The United Arab Emirates challenged Qatar’s discrimination lawsuit before the UN’s International Court of Justice on Thursday, June 28. The UAE’s defense team alleged that there was substantial evidence of Doha’s, “support of terrorism, its interference in the affairs of its neighbors and its distribution of hate speech.” During the court session, one of the UAE’s official representatives contradicted the UAE Foreign Ministry’s 2017 directives regarding the expulsion of Qatari citizens from the UAE. According to Saeed Ali al-Nuwais, the UAE’s ambassador to the Netherlands, “The UAE completely rejects these allegations, all of which are without any merit.”

Earlier in June, Qatar filed a lawsuit accusing the UAE of the mass expulsion of Qataris, a move considered to be a violation of the obligatory statutes of the International Convention on the Elimination of All Forms of Racial Discrimination.

Yemeni government and Houthis agree to UN-sponsored negotiation talks

On Thursday June 28, U.N. special envoy Martin Griffiths announced plans for negotiation talks between Yemen’s warring parties. After a two-year break in negotiations, the Houthis and the Saudi-backed government coalition both confirmed their willingness to participate. Leading up to this announcement, Griffiths had already been in contact with both parties in order to discuss the situation in Hodeida. Earlier in June, the Saudi-led security forces launched an offensive to seize Hodeida. The fighting has unfolded both within and across the city’s airport, which has left millions of Yemeni citizens vulnerable to mass starvation. The Houthis agreed to have the U.N. supervise Hodeida’s port, pending an “overall ceasefire,” which was also accepted by Yemeni government forces.

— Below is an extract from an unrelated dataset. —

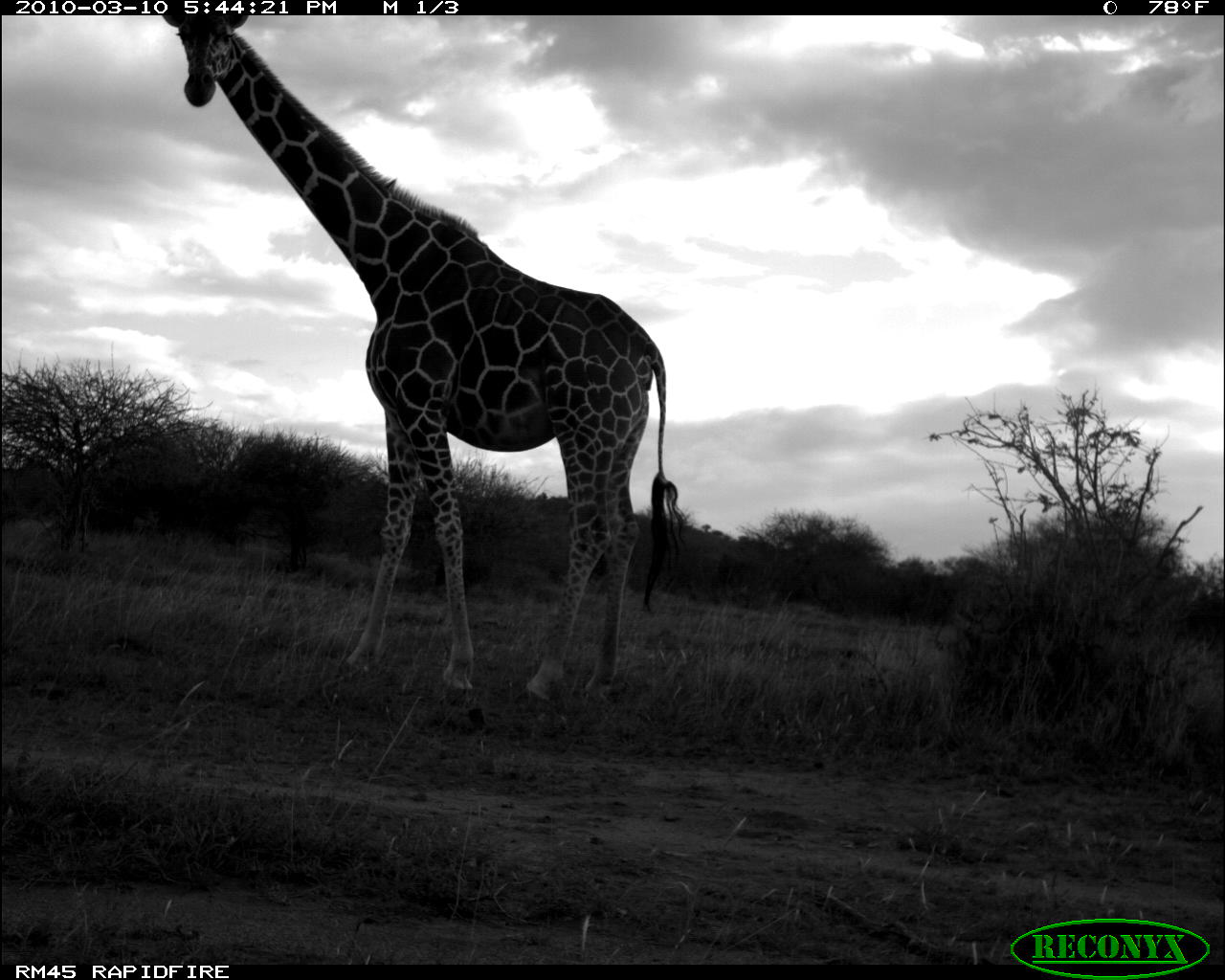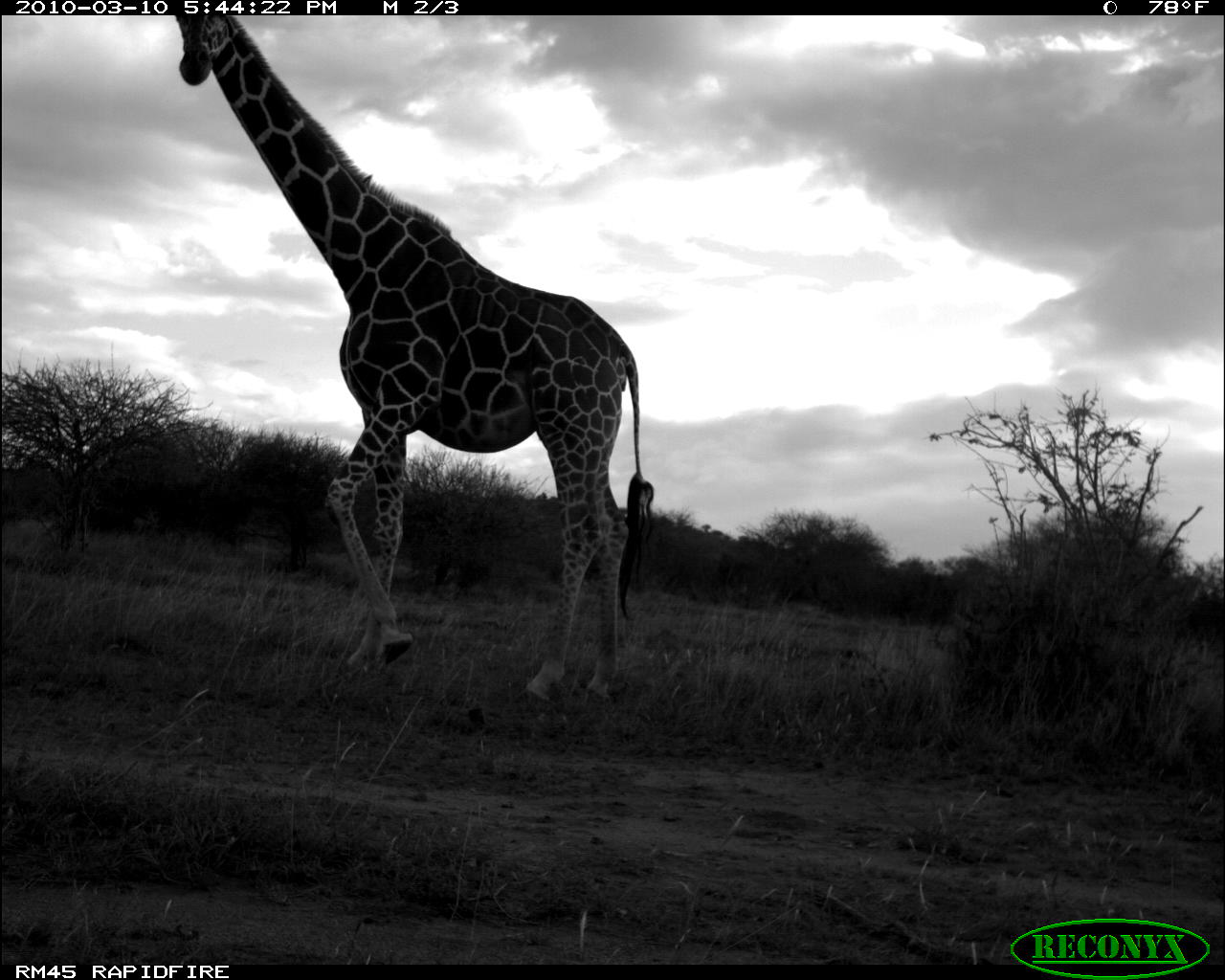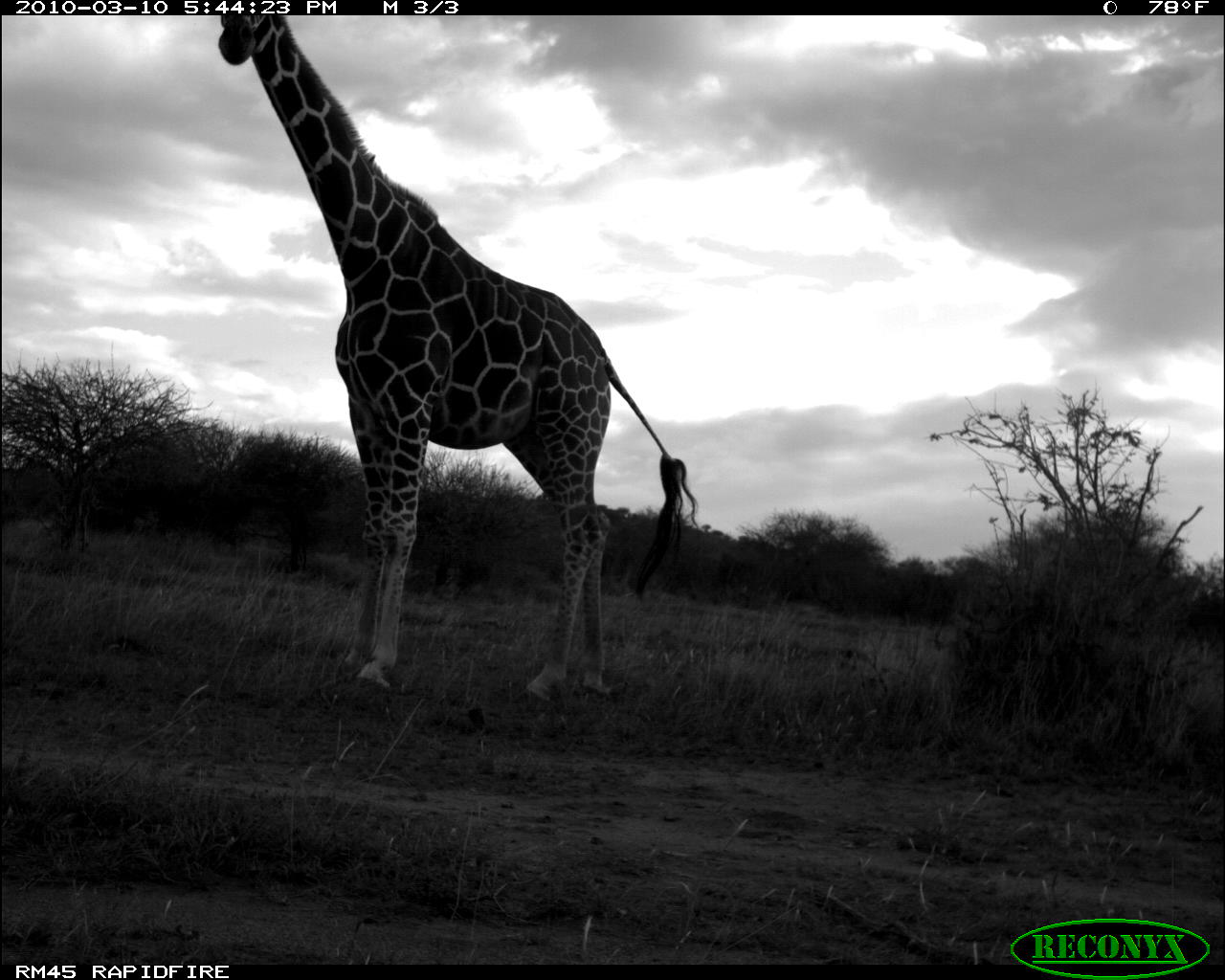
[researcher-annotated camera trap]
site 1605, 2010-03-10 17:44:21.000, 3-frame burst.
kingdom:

According to Griffiths, the U. N’s management role will begin once a formal agreement has been set in place.

Trump mounts pressure on Saudi Arabia to increase oil production

U.S President Donald Trump tweeted that he had orchestrated an increase in oil production in his talks with Saudi Arabia’s King Salman. The declaration came after President Trump’s continued efforts to pressure the Organization of the Petroleum Exporting Countries (OPEC) into increasing oil supplies. According to The New York Times, the Trump administration, “has been signaling that it wants to take much of Iran’s oil exports off the market.” Analysts expressed that the strategy of increased oil production from Saudi Arabia is crucial to the Trump administration’s containment of Iran and to securing some stability in oil prices.